SUPPLIED PASSAGE ▸

++++++++++++++++++++

Read other letters about this article
Once again I find myself brain-raped by the readership's responses to a Salon article. This isn't about hating some poor, lost soul (a la that infernal commercial in which a certain model/actress begs "Don't hate me because I'm beautiful"). It is a question of our sanity as a society, embodied in a person (Paris Hilton) and the justice to be dispensed.
First, one wonders, how did justice, even LA style, ever become the province of the public, let alone the Sheriff's office? Sheriff's provide law enforcement. They arrest offenders, breachers of the peace and worse. That includes drunk drivers, the most under-prosecuted class of criminal extant, and one of the most destructive. But it is the judiciary which dispenses justice.

++++++++++++++++++++

WORK INSTRUCTION ▸ Please copy the letter about Paris Hilton word for word, starting with "Read other letters" and going on through "which dispenses justice.". The lines that come next are separate from the letter.

RAW DATA ▸
++++++++++++++++++++

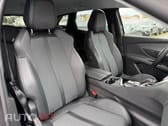 Peugeot 3008 1.6 Hybrid Allure e-EAT8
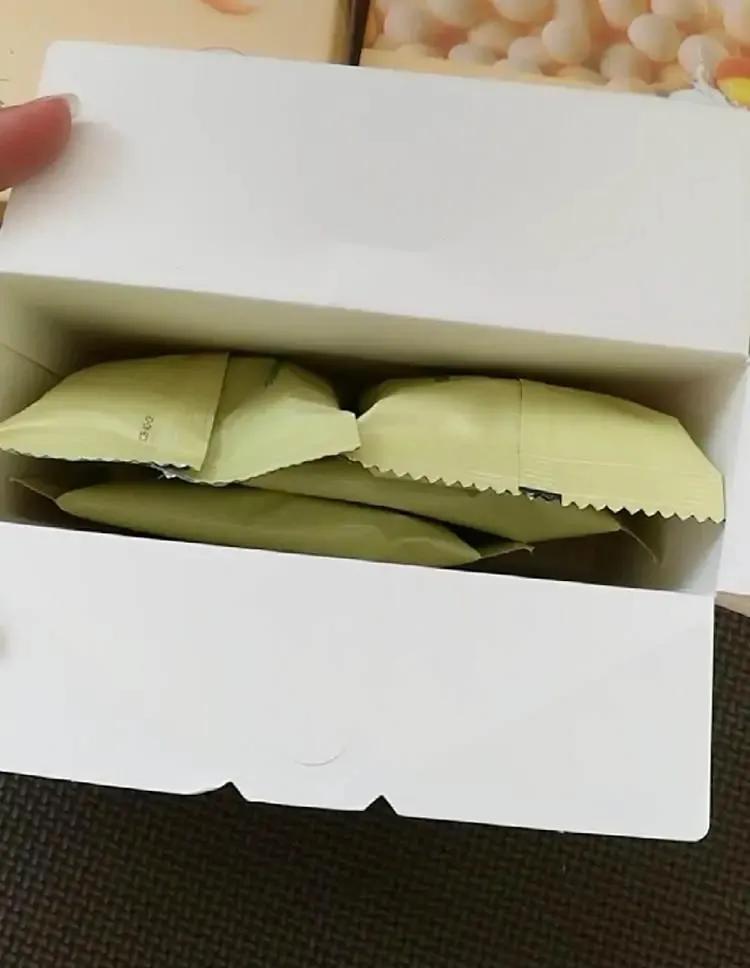 女孩子喜欢什么礼物,女孩子喜欢什么礼物10元内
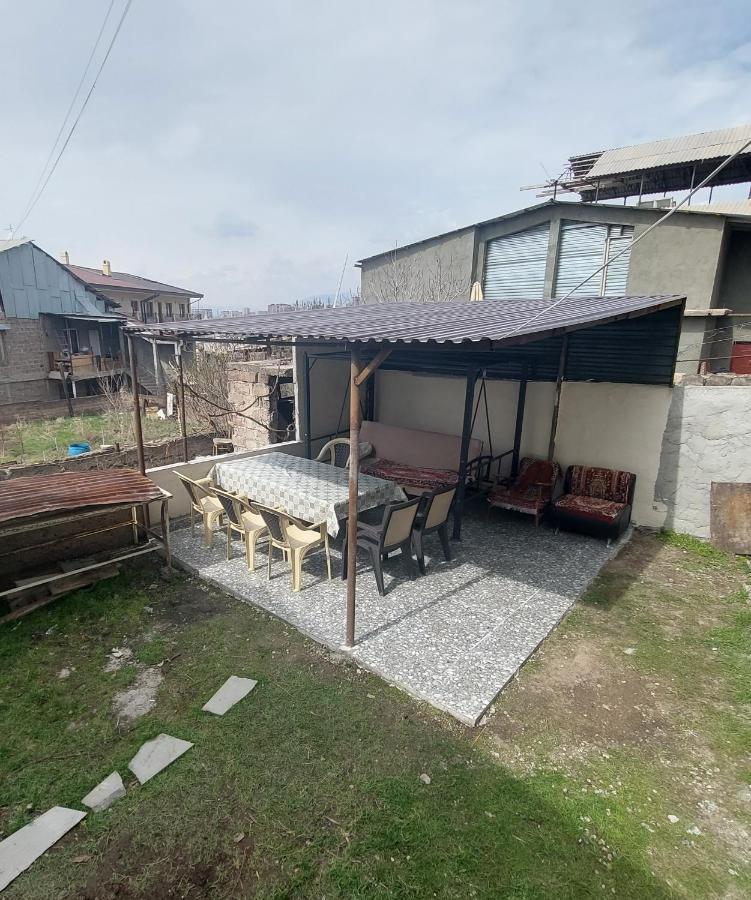 Sam'S Place, Tours With Sam Γιερεβάν Εξωτερικό φωτογραφία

++++++++++++++++++++

ANSWER AREA ▸
Read other letters about this article
Once again I find myself brain-raped by the readership's responses to a Salon article. This isn't about hating some poor, lost soul (a la that infernal commercial in which a certain model/actress begs "Don't hate me because I'm beautiful"). It is a question of our sanity as a society, embodied in a person (Paris Hilton) and the justice to be dispensed.
First, one wonders, how did justice, even LA style, ever become the province of the public, let alone the Sheriff's office? Sheriff's provide law enforcement. They arrest offenders, breachers of the peace and worse. That includes drunk drivers, the most under-prosecuted class of criminal extant, and one of the most destructive. But it is the judiciary which dispenses justice.